The World Socialist Movement offers just that promise. Socialism has unfortunately been presented as a system not of abundance but of scarcity, as a system not of increased leisure and comfort, but of unusual sacrifice and back-breaking toil. The transformation of capitalist property into common property, however, will create social well-being. This is the goal of the Socialist Party. The anarchic production of capitalism which only knows how to engender the poverty will be replaced by planned production, calculated according to the needs that are to be satisfied. New and improved technology, no longer serving to enrich a few individuals, will increase the means of leisure and enjoyment of all members of society. Capitalism has only known how to cause humanity misery.

 In capitalism, exploitation is hidden behind a veil. In, say, feudalism, exploitation was transparently a matter of give-and-take (the peasants gave, the lords took.). But in capitalism it appears that everyone is equal and free. Each worker is free to work for a particular employer or not, free to live his or her own private life. But the world of the ‘free’ labour market is not the place where exploitation happens: exploitation occurs in the ‘private property’ of the capitalist, in: the – workplace, where it is hidden behind: the illusion of ‘a fair day’s work for a fair day’s pay’. Employers enter ‘fair and free’ contracts with workers, and end up with their wealth expanded; while workers end up no better off at the end of the process than at the beginning. The everyday procedures of capitalism disguise and mystify the realities of exploitation.

Similarly with the state. The prevailing misconception is it is not constructed around the fundamental antagonisms of capitalist exploitation, as an agency of open class oppression but appears as the state of the ‘citizens’, of the individual free agents of the labour market, who appear to be equal. The state relates to these ‘free and equal’ individuals, and reinforces these relations of freedom’ and ‘equality’. The state does not relate to us as members of classes, indeed it does not recognise classes. Rather, it treats us as fragmented, individual roles: as ‘voters’, ‘taxpayers’, ‘consumers’, etc. All the procedures the state lays down for dealing with us, and for meeting some of our needs and problems, atomise us and conceal the class character of our needs and problems. The welfare state appears as ‘our’ welfare state. All too often, the experience workers have with welfare agencies is of a set of authoritarian, alien institutions, where they are bossed around, spied and checked on, insulted and demeaned, in return for needed but meagre benefits. A high price is demanded for the state’s miserable provision of needs.
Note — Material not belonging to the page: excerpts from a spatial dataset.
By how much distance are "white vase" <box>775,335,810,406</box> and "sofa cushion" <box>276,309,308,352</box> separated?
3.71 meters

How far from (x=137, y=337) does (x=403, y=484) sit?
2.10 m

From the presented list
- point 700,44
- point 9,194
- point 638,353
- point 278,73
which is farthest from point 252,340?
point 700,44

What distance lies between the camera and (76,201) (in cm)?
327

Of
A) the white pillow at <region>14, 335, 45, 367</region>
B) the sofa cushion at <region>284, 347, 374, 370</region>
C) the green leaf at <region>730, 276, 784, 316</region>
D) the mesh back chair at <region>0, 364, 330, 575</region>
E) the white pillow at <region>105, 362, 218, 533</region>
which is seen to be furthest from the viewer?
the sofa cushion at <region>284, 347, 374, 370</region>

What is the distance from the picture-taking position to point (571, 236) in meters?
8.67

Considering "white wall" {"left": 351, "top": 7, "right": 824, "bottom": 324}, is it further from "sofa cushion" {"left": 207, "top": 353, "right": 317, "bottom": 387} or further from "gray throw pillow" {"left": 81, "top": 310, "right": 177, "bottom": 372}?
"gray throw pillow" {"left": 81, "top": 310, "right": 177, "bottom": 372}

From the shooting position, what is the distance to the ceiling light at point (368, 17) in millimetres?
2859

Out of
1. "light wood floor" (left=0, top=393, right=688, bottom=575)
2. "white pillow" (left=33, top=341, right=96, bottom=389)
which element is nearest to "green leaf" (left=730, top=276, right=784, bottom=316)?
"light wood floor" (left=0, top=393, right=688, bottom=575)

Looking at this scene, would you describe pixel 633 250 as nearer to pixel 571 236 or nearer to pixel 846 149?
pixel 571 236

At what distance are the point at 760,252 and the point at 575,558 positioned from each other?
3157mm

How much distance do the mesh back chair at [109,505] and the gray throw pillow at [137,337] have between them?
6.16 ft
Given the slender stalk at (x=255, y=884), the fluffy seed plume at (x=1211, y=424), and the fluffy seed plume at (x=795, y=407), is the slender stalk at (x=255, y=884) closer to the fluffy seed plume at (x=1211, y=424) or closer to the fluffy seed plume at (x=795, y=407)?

We are gambling with the future so that profits can continue to be made in a system incapable of meeting its minimum responsibilities to humans and to nature. A grim future will give the world drowned coastal cities, parched crops, millions of refugees and failing ecosystems. These very real and very large long-term disasters are looming on our horizon. Nobody really knows what would remain of civilization, as we know it. The suffering we’re witnessing because of loss of land, culture, ways of life, and identity in many regions of the world may portend what is to come for all of us. Now is the time to come together and decide how we will respond. Let’s make sure it’s the best humanity has to offer. With time short and the clock ticking down, the pressure is growing to declare a visionary change in the process. But, we can’t blame the politicians for everything. We are responsible too! We are either unaware, indifferent, or we do not want to step out of line to do anything about, or protest the goings-on around us, while we continue to destroy life on the planet. We are therefore complicit in its destruction. We must realise the larger effects of our acquiescence to short term political decisions. We must stand up for our planet. We must make our voices heard in whatever forum we can. Everything is connected. Everything is interdependent. If the market economy cannot solve the climate crisis, it is the economy that will give way. We must unite behind world socialism that will actually work in the real world to preserve the planet’s life support systems as well as the best of what we enjoy as modern humans.